Passos considera "não ser bom sinal" rejeitar Juncker

Pedro Passos Coelho manifestou ontem o apoio a Jean-Claude Juncker enquanto sucessor de Durão Barroso, na liderança da Comissão Europeia. O primeiro-ministro entende que a União Europeia daria um sinal que não serumuito mau sinal" se um nome que não constou das listas ao Parlamento Europeu vier a ser nomeado.

"Uma vez tendo o PPE ganho as eleições em termos da União Europeia, é natural que em torno dele se desenvolvam os primeiros esforços, no sentido de obter uma maioria qualificada, quer no conselho, quer no Parlamento Europeu", afirmou o primeiro-ministro, acrescentando que a opção dele é Jean-Claude Juncker e "isso não é segredo para ninguém".

No entanto, Passos Coelho admite que "tecnicamente é possível" que venha a ser proposto um nome fora das listas das Eleições Europeias. Mas se "a escolha acabar por recair" num nome "que não foi proposto por ninguém, não seria um bom sinal".
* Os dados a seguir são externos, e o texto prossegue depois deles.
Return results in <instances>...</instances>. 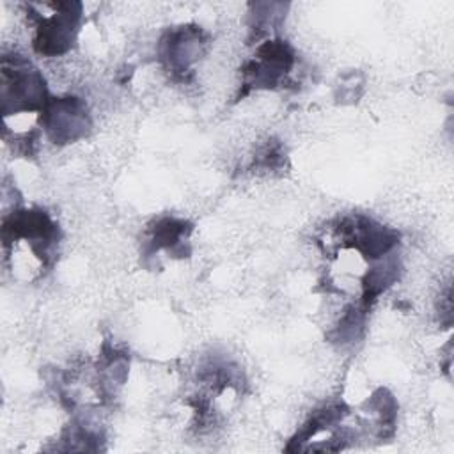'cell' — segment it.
Instances as JSON below:
<instances>
[{
    "mask_svg": "<svg viewBox=\"0 0 454 454\" xmlns=\"http://www.w3.org/2000/svg\"><path fill=\"white\" fill-rule=\"evenodd\" d=\"M192 232V225L186 220L179 218H161L154 223V227L149 232V238L145 239L144 254L145 257H151L158 250H167L170 255L184 257L188 254V248H184V243L188 241V236Z\"/></svg>",
    "mask_w": 454,
    "mask_h": 454,
    "instance_id": "cell-7",
    "label": "cell"
},
{
    "mask_svg": "<svg viewBox=\"0 0 454 454\" xmlns=\"http://www.w3.org/2000/svg\"><path fill=\"white\" fill-rule=\"evenodd\" d=\"M294 66V50L282 39L266 41L257 48L254 60L243 67L245 96L250 89H275L286 82Z\"/></svg>",
    "mask_w": 454,
    "mask_h": 454,
    "instance_id": "cell-6",
    "label": "cell"
},
{
    "mask_svg": "<svg viewBox=\"0 0 454 454\" xmlns=\"http://www.w3.org/2000/svg\"><path fill=\"white\" fill-rule=\"evenodd\" d=\"M59 239V225L43 209H14L4 218V247L16 241H27L30 252L41 261L43 266H50L53 262Z\"/></svg>",
    "mask_w": 454,
    "mask_h": 454,
    "instance_id": "cell-2",
    "label": "cell"
},
{
    "mask_svg": "<svg viewBox=\"0 0 454 454\" xmlns=\"http://www.w3.org/2000/svg\"><path fill=\"white\" fill-rule=\"evenodd\" d=\"M207 48V34L197 25H181L165 32L158 44V55L163 67L176 78L184 82L192 73V66L204 55Z\"/></svg>",
    "mask_w": 454,
    "mask_h": 454,
    "instance_id": "cell-5",
    "label": "cell"
},
{
    "mask_svg": "<svg viewBox=\"0 0 454 454\" xmlns=\"http://www.w3.org/2000/svg\"><path fill=\"white\" fill-rule=\"evenodd\" d=\"M39 124L46 137L57 145L83 138L92 126L85 101L76 96L50 98L39 114Z\"/></svg>",
    "mask_w": 454,
    "mask_h": 454,
    "instance_id": "cell-4",
    "label": "cell"
},
{
    "mask_svg": "<svg viewBox=\"0 0 454 454\" xmlns=\"http://www.w3.org/2000/svg\"><path fill=\"white\" fill-rule=\"evenodd\" d=\"M50 16L30 11V18L35 20V35L32 46L39 55L57 57L71 50L74 43L82 20V4L53 2L50 4Z\"/></svg>",
    "mask_w": 454,
    "mask_h": 454,
    "instance_id": "cell-3",
    "label": "cell"
},
{
    "mask_svg": "<svg viewBox=\"0 0 454 454\" xmlns=\"http://www.w3.org/2000/svg\"><path fill=\"white\" fill-rule=\"evenodd\" d=\"M2 115L7 121L11 115L34 114L44 108L50 99L46 82L37 67L21 55L2 57Z\"/></svg>",
    "mask_w": 454,
    "mask_h": 454,
    "instance_id": "cell-1",
    "label": "cell"
}]
</instances>
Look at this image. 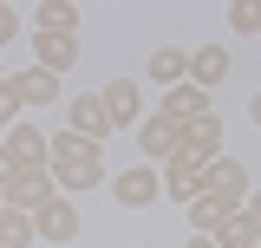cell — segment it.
I'll list each match as a JSON object with an SVG mask.
<instances>
[{"mask_svg": "<svg viewBox=\"0 0 261 248\" xmlns=\"http://www.w3.org/2000/svg\"><path fill=\"white\" fill-rule=\"evenodd\" d=\"M242 209H248V216L261 222V189H248V203H242Z\"/></svg>", "mask_w": 261, "mask_h": 248, "instance_id": "cell-25", "label": "cell"}, {"mask_svg": "<svg viewBox=\"0 0 261 248\" xmlns=\"http://www.w3.org/2000/svg\"><path fill=\"white\" fill-rule=\"evenodd\" d=\"M163 196H170V203H196V196H202V170L183 163V157H170V163H163Z\"/></svg>", "mask_w": 261, "mask_h": 248, "instance_id": "cell-15", "label": "cell"}, {"mask_svg": "<svg viewBox=\"0 0 261 248\" xmlns=\"http://www.w3.org/2000/svg\"><path fill=\"white\" fill-rule=\"evenodd\" d=\"M183 209H190V229H196V235H222L228 222L242 216V203H228V196H209V189H202L196 203H183Z\"/></svg>", "mask_w": 261, "mask_h": 248, "instance_id": "cell-10", "label": "cell"}, {"mask_svg": "<svg viewBox=\"0 0 261 248\" xmlns=\"http://www.w3.org/2000/svg\"><path fill=\"white\" fill-rule=\"evenodd\" d=\"M59 189H53V170H13V183L0 189V203L7 209H20V216H33V209H46Z\"/></svg>", "mask_w": 261, "mask_h": 248, "instance_id": "cell-2", "label": "cell"}, {"mask_svg": "<svg viewBox=\"0 0 261 248\" xmlns=\"http://www.w3.org/2000/svg\"><path fill=\"white\" fill-rule=\"evenodd\" d=\"M209 242H216V248H261V222L248 216V209H242V216L228 222L222 235H209Z\"/></svg>", "mask_w": 261, "mask_h": 248, "instance_id": "cell-19", "label": "cell"}, {"mask_svg": "<svg viewBox=\"0 0 261 248\" xmlns=\"http://www.w3.org/2000/svg\"><path fill=\"white\" fill-rule=\"evenodd\" d=\"M248 118H255V124H261V92H255V98H248Z\"/></svg>", "mask_w": 261, "mask_h": 248, "instance_id": "cell-26", "label": "cell"}, {"mask_svg": "<svg viewBox=\"0 0 261 248\" xmlns=\"http://www.w3.org/2000/svg\"><path fill=\"white\" fill-rule=\"evenodd\" d=\"M33 33H79V7L72 0H39L33 7Z\"/></svg>", "mask_w": 261, "mask_h": 248, "instance_id": "cell-16", "label": "cell"}, {"mask_svg": "<svg viewBox=\"0 0 261 248\" xmlns=\"http://www.w3.org/2000/svg\"><path fill=\"white\" fill-rule=\"evenodd\" d=\"M13 170H20V163H13V157H7V144H0V189L13 183Z\"/></svg>", "mask_w": 261, "mask_h": 248, "instance_id": "cell-24", "label": "cell"}, {"mask_svg": "<svg viewBox=\"0 0 261 248\" xmlns=\"http://www.w3.org/2000/svg\"><path fill=\"white\" fill-rule=\"evenodd\" d=\"M222 79H228V46H196L190 53V85L209 92V85H222Z\"/></svg>", "mask_w": 261, "mask_h": 248, "instance_id": "cell-14", "label": "cell"}, {"mask_svg": "<svg viewBox=\"0 0 261 248\" xmlns=\"http://www.w3.org/2000/svg\"><path fill=\"white\" fill-rule=\"evenodd\" d=\"M20 111H27V105H20V85H13V79H0V131H13Z\"/></svg>", "mask_w": 261, "mask_h": 248, "instance_id": "cell-21", "label": "cell"}, {"mask_svg": "<svg viewBox=\"0 0 261 248\" xmlns=\"http://www.w3.org/2000/svg\"><path fill=\"white\" fill-rule=\"evenodd\" d=\"M137 144H144V157H150V163H170V157H176V144H183V124L144 118V124H137Z\"/></svg>", "mask_w": 261, "mask_h": 248, "instance_id": "cell-12", "label": "cell"}, {"mask_svg": "<svg viewBox=\"0 0 261 248\" xmlns=\"http://www.w3.org/2000/svg\"><path fill=\"white\" fill-rule=\"evenodd\" d=\"M111 196L124 203V209H150L163 196V170H150V163H130V170H118L111 177Z\"/></svg>", "mask_w": 261, "mask_h": 248, "instance_id": "cell-5", "label": "cell"}, {"mask_svg": "<svg viewBox=\"0 0 261 248\" xmlns=\"http://www.w3.org/2000/svg\"><path fill=\"white\" fill-rule=\"evenodd\" d=\"M27 242H33V216L7 209V216H0V248H27Z\"/></svg>", "mask_w": 261, "mask_h": 248, "instance_id": "cell-20", "label": "cell"}, {"mask_svg": "<svg viewBox=\"0 0 261 248\" xmlns=\"http://www.w3.org/2000/svg\"><path fill=\"white\" fill-rule=\"evenodd\" d=\"M144 72H150V79H163V85H183V79H190V59H183V46H157Z\"/></svg>", "mask_w": 261, "mask_h": 248, "instance_id": "cell-18", "label": "cell"}, {"mask_svg": "<svg viewBox=\"0 0 261 248\" xmlns=\"http://www.w3.org/2000/svg\"><path fill=\"white\" fill-rule=\"evenodd\" d=\"M98 98H105V111H111V131H130V124H144V92H137V79H111Z\"/></svg>", "mask_w": 261, "mask_h": 248, "instance_id": "cell-7", "label": "cell"}, {"mask_svg": "<svg viewBox=\"0 0 261 248\" xmlns=\"http://www.w3.org/2000/svg\"><path fill=\"white\" fill-rule=\"evenodd\" d=\"M46 144H53V151H46V170H53V189H59V196H79V189L105 183V157H98V144H79L72 131H53Z\"/></svg>", "mask_w": 261, "mask_h": 248, "instance_id": "cell-1", "label": "cell"}, {"mask_svg": "<svg viewBox=\"0 0 261 248\" xmlns=\"http://www.w3.org/2000/svg\"><path fill=\"white\" fill-rule=\"evenodd\" d=\"M202 189H209V196H228V203H248V163H242V157H216V163L202 170Z\"/></svg>", "mask_w": 261, "mask_h": 248, "instance_id": "cell-9", "label": "cell"}, {"mask_svg": "<svg viewBox=\"0 0 261 248\" xmlns=\"http://www.w3.org/2000/svg\"><path fill=\"white\" fill-rule=\"evenodd\" d=\"M33 53H39V72L65 79L79 65V33H33Z\"/></svg>", "mask_w": 261, "mask_h": 248, "instance_id": "cell-8", "label": "cell"}, {"mask_svg": "<svg viewBox=\"0 0 261 248\" xmlns=\"http://www.w3.org/2000/svg\"><path fill=\"white\" fill-rule=\"evenodd\" d=\"M13 33H20V13H13V7H0V46H7Z\"/></svg>", "mask_w": 261, "mask_h": 248, "instance_id": "cell-23", "label": "cell"}, {"mask_svg": "<svg viewBox=\"0 0 261 248\" xmlns=\"http://www.w3.org/2000/svg\"><path fill=\"white\" fill-rule=\"evenodd\" d=\"M7 79L20 85V105H53V98H59V79L39 72V65H33V72H7Z\"/></svg>", "mask_w": 261, "mask_h": 248, "instance_id": "cell-17", "label": "cell"}, {"mask_svg": "<svg viewBox=\"0 0 261 248\" xmlns=\"http://www.w3.org/2000/svg\"><path fill=\"white\" fill-rule=\"evenodd\" d=\"M176 157H183V163H196V170H209V163L222 157V118L209 111V118L183 124V144H176Z\"/></svg>", "mask_w": 261, "mask_h": 248, "instance_id": "cell-3", "label": "cell"}, {"mask_svg": "<svg viewBox=\"0 0 261 248\" xmlns=\"http://www.w3.org/2000/svg\"><path fill=\"white\" fill-rule=\"evenodd\" d=\"M0 79H7V65H0Z\"/></svg>", "mask_w": 261, "mask_h": 248, "instance_id": "cell-28", "label": "cell"}, {"mask_svg": "<svg viewBox=\"0 0 261 248\" xmlns=\"http://www.w3.org/2000/svg\"><path fill=\"white\" fill-rule=\"evenodd\" d=\"M0 216H7V203H0Z\"/></svg>", "mask_w": 261, "mask_h": 248, "instance_id": "cell-29", "label": "cell"}, {"mask_svg": "<svg viewBox=\"0 0 261 248\" xmlns=\"http://www.w3.org/2000/svg\"><path fill=\"white\" fill-rule=\"evenodd\" d=\"M183 248H216V242H209V235H190V242H183Z\"/></svg>", "mask_w": 261, "mask_h": 248, "instance_id": "cell-27", "label": "cell"}, {"mask_svg": "<svg viewBox=\"0 0 261 248\" xmlns=\"http://www.w3.org/2000/svg\"><path fill=\"white\" fill-rule=\"evenodd\" d=\"M46 151H53V144H46V131H33L27 118L7 131V157H13L20 170H46Z\"/></svg>", "mask_w": 261, "mask_h": 248, "instance_id": "cell-11", "label": "cell"}, {"mask_svg": "<svg viewBox=\"0 0 261 248\" xmlns=\"http://www.w3.org/2000/svg\"><path fill=\"white\" fill-rule=\"evenodd\" d=\"M228 27L235 33H261V0H235L228 7Z\"/></svg>", "mask_w": 261, "mask_h": 248, "instance_id": "cell-22", "label": "cell"}, {"mask_svg": "<svg viewBox=\"0 0 261 248\" xmlns=\"http://www.w3.org/2000/svg\"><path fill=\"white\" fill-rule=\"evenodd\" d=\"M157 118H170V124H196V118H209V92H196V85H170Z\"/></svg>", "mask_w": 261, "mask_h": 248, "instance_id": "cell-13", "label": "cell"}, {"mask_svg": "<svg viewBox=\"0 0 261 248\" xmlns=\"http://www.w3.org/2000/svg\"><path fill=\"white\" fill-rule=\"evenodd\" d=\"M33 235L39 242H79V203L72 196H53L46 209H33Z\"/></svg>", "mask_w": 261, "mask_h": 248, "instance_id": "cell-6", "label": "cell"}, {"mask_svg": "<svg viewBox=\"0 0 261 248\" xmlns=\"http://www.w3.org/2000/svg\"><path fill=\"white\" fill-rule=\"evenodd\" d=\"M65 124H72L79 144H105V137H111V111H105L98 92H79V98H72V105H65Z\"/></svg>", "mask_w": 261, "mask_h": 248, "instance_id": "cell-4", "label": "cell"}]
</instances>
Passos lamentou a ainda que a extrema direita tenha ganho terreno "em alguns países", considerando que excluído o "caso isolado de França", não se verificou algo semelhante noutros países, nem na Europa "no seu conjunto".

O primeiro-ministro falava, em Bruxelas, no final da cimeira europeia, na qual os 28 mandataram Herman Van Rompuy para iniciar o debate com o Parlamento Europeu, para a sucessão de Durão Barroso. Entre os 28 há quem se oponha a qualquer ligação automática entre o resultado da eleição e a nomeação do presidente da Comissão Europeia.

É o caso do primeiro-ministro da Hungria, o qual também integra o Partido Popular Europeu. Viktor Orbán foi único a falar com clareza sobre o processo de nomeação do presidente do executivo comunitário, considerando que entre a escolha do presidente da Comissão e os resultados eleitorais não deve haver qualquer ligação "automática".

"Não tenho objecções pessoais contra Jean-Claude Juncker. O que estamos a discutir é o procedimento: automático ou não. O nosso ponto é que não deve existir qualquer ligação automática entre o resultado da eleição e a nomeação", afirmou.

Já o presidente do Conselho Europeu, Herman Van Rompuy entende que quando o órgão que lidera "apresentar ao Parlamento um candidato a Presidente da próxima Comissão, deve fazê-lo tendo em conta os resultados das eleições, depois de consultas com o Parlamento".

A chanceler alemã não é clara no apoio a uma ligação directa entre o resultado eleitoral e a opção para a presidência da Comissão Europeia, embora Angela Merkel se manifeste "feliz" com a vitória do PPE e que "Jean-Claude Juncker seja o principal candidato à presidência da Comissão Europeia".

No entanto, Merkel entende que a "forma como será feita a nomeação" ainda é uma questão a "debater", nomeadamente sobre o modelo de "negociações com o Parlamento Europeu".

Para o presidente francês "não é altura para falar em nomeações". Mas apoia, desde já, cinco "prioridades" que deverão constar da agenda, quando o novo presidente assumir o mandato, como "o crescimento, ao emprego, à independência energética e sobre a protecção. É isso que as pessoas esperam de nós".

Por sua vez, o primeiro-ministro britânico, David Cameron entende que a União Europeia deve tirar consequências dos resultados eleitorais e dar início a uma "mudança", explicando que essa mudança deve demonstrar que Bruxelas se tornou "demasiado grande".